All those at ICAO Operational Level 4 should be retested every 3 years and those at Extended Level 5 every six years. Currently, there is no requirement for those at Level 6 to be retested, but this position has been challenged by certain Authorities.

4. Reference documents
ICAO Document 9835 (2nd edition, 2010) Manual on the Implementation of ICAO Language Proficiency Requirements contains the basic information for LPR implementation:
A thorough and in-depth understanding of the second edition of Doc. 9835 is the prerequisite for any involvement in language proficiency training or testing for the aviation industry. It consists of:

  • The safety case for introducing international aviation LPRs (ch. 1)
  • An introduction to language proficiency and acquisition (ch. 2)
  • Aeronautical Radiotelephony communications (ch. 3)
  • ICAO Standards and Recommended Practices concerning LPRs, the Rating Scale and holistic descriptors (ch. 4)
  • Language Proficiency Requirement implementation (ch. 5)
  • Language Testing Criteria for global harmonisation - originally ICAO Circular 318 (ch. 6)
  • Language Proficiency Training (ch. 7)
  • The texts of the relevant ICAO regulations, i.e. ICAO Standards and Recommended Practices in Annexes 1 (personnel licensing), 6 operation of aircraft), 10 (aeronautical communications) and 11 (air traffic services) of the Chicago Convention and the ICAO Language Proficiency Rating Scale (Appendix A)
  • Communicative language functions, events, domains and tasks association with aviation (Appendix B)
  • Checklist for Aviation Language Testing – originally in Circular 318 (Appendix C)
  • Aviation language qualifications (Appendix D)

Data items:
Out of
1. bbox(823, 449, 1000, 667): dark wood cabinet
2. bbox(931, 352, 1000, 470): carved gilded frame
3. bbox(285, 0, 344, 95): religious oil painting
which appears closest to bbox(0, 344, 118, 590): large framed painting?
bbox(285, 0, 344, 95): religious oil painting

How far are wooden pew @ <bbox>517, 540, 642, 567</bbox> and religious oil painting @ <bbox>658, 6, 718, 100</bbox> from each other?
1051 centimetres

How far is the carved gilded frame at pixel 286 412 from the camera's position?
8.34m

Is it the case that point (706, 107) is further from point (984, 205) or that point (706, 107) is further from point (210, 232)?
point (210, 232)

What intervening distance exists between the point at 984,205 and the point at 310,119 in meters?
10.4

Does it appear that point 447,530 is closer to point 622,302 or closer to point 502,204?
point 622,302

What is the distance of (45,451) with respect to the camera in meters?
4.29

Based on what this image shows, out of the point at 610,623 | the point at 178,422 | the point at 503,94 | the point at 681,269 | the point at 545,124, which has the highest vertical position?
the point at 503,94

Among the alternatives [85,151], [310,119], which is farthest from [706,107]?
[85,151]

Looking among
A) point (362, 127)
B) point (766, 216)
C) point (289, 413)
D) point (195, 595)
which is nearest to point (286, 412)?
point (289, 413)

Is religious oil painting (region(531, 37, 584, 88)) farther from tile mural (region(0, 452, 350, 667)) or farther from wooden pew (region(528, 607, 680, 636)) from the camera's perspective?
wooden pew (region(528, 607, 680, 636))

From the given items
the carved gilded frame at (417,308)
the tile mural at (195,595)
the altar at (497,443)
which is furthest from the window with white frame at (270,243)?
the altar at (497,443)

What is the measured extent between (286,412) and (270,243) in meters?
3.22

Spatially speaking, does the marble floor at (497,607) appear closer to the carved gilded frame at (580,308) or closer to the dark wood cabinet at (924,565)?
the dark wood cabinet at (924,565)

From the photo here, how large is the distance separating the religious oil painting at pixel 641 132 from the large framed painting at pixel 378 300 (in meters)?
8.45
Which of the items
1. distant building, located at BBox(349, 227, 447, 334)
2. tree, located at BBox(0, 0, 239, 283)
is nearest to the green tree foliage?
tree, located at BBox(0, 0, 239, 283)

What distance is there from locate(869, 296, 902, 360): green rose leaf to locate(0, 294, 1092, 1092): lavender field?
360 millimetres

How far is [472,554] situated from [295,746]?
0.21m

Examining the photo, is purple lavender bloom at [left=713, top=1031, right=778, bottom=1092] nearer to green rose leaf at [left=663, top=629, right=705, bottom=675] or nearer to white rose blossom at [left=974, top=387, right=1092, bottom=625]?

*WHAT YOU WILL DO:*
1. In the text on ICAO language proficiency requirements, how often must those at Extended Level 5 be retested?
2. Write out the part of the language proficiency text that opens with the words containing "4. Reference documents" and closes with "318 (ch. 6)".

*FULL SOLUTIONS:*
1. Every six years.

2.
4. Reference documents
ICAO Document 9835 (2nd edition, 2010) Manual on the Implementation of ICAO Language Proficiency Requirements contains the basic information for LPR implementation:
A thorough and in-depth understanding of the second edition of Doc. 9835 is the prerequisite for any involvement in language proficiency training or testing for the aviation industry. It consists of:

  • The safety case for introducing international aviation LPRs (ch. 1)
  • An introduction to language proficiency and acquisition (ch. 2)
  • Aeronautical Radiotelephony communications (ch. 3)
  • ICAO Standards and Recommended Practices concerning LPRs, the Rating Scale and holistic descriptors (ch. 4)
  • Language Proficiency Requirement implementation (ch. 5)
  • Language Testing Criteria for global harmonisation - originally ICAO Circular 318 (ch. 6)